Lindy is building your first AI employee 💻
Plus: Flo on AI agents, Lindy's team and the n8n integration...
Published 15 Feb 2024CV Deep Dive
Today, we’re talking to Flo Crivello, founder of Lindy.
Lindy is a no-code tool for building your own AI agents or ‘AI employees’ - helping you automate tasks like email drafting, scheduling meetings, note-taking, customer support and more. It's similar in UI to ChatGPT, but includes 3,000+ new integrations with n8n.io and is activated by external event triggers - such as a new email received by your email client.
Today, Lindy is opening up after months in private beta.
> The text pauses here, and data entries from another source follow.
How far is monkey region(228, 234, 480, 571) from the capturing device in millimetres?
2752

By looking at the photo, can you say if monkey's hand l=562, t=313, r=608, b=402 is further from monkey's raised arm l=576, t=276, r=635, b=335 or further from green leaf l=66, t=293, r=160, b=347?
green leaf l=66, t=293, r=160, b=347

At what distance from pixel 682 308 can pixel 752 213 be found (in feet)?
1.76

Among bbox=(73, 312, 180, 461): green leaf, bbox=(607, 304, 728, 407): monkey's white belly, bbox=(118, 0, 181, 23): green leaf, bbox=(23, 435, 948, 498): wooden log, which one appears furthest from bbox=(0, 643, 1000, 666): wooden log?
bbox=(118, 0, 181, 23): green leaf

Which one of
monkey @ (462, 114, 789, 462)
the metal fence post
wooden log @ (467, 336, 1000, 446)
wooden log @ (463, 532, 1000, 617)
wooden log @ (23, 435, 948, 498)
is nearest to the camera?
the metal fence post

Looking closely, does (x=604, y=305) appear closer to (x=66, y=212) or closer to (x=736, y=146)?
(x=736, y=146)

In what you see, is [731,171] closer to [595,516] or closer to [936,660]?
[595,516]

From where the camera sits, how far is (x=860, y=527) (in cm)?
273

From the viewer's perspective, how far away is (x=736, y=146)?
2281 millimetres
It has become a go-to AI tool for founders, entrepreneurs and small business owners, and the startup is backed by Menlo Ventures, Battery Ventures, Coatue, Jack Altman, Elad Gil and more.
In this conversation, Flo walks us through his vision for Lindy, building AI agents, and his goals for 2024.
Let’s dive in ⚡️
Read time: 8 mins
Our Chat with Flo 💬
Flo - welcome to Cerebral Valley. First off, give us a bit of background on yourself and what led you to start Lindy?
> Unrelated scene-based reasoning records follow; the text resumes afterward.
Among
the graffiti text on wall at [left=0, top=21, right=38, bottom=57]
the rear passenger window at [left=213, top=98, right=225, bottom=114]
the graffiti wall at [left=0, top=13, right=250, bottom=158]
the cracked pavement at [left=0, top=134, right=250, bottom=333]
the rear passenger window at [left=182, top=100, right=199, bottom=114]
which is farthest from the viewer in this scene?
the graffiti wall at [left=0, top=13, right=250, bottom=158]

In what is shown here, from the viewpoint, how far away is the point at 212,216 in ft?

I'm a software engineer by training. I was a software engineer for ten years, and I still consider myself one — building companies is just designing one big system. Previously, I worked at Uber for 5 years as a product leader in various divisions.
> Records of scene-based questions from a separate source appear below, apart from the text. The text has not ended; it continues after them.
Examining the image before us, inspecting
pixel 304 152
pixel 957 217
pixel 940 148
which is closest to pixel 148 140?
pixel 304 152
After Uber, my first startup was called Teamflow, building a virtual office for remote teams. When GPT-3 came out, we got super excited about the new technology and were like “hey, what can we build with this?” First, we built a meeting recording bot that would record and summarize meetings in the virtual office.
We also had salespeople at the time, and they were like, “I hate having to update Salesforce after every sales call, can it do that for us?” And we were like “yeah, no problem!" So we did that - and then our engineering team was like “could it also update the Linear task board after our sprint planning every Monday?” And we're like “yeah, sure!”
So, as we built out this system, we realized we could get these language models to write the API calls for us. This was mid-2022 before anyone was really talking about agents - before LangChain, even. Little by little, we realized this was the opportunity - building an agent that can take action for you in the world.
How would you describe Lindy today to someone who has never used it? And who is finding the most value in it so far?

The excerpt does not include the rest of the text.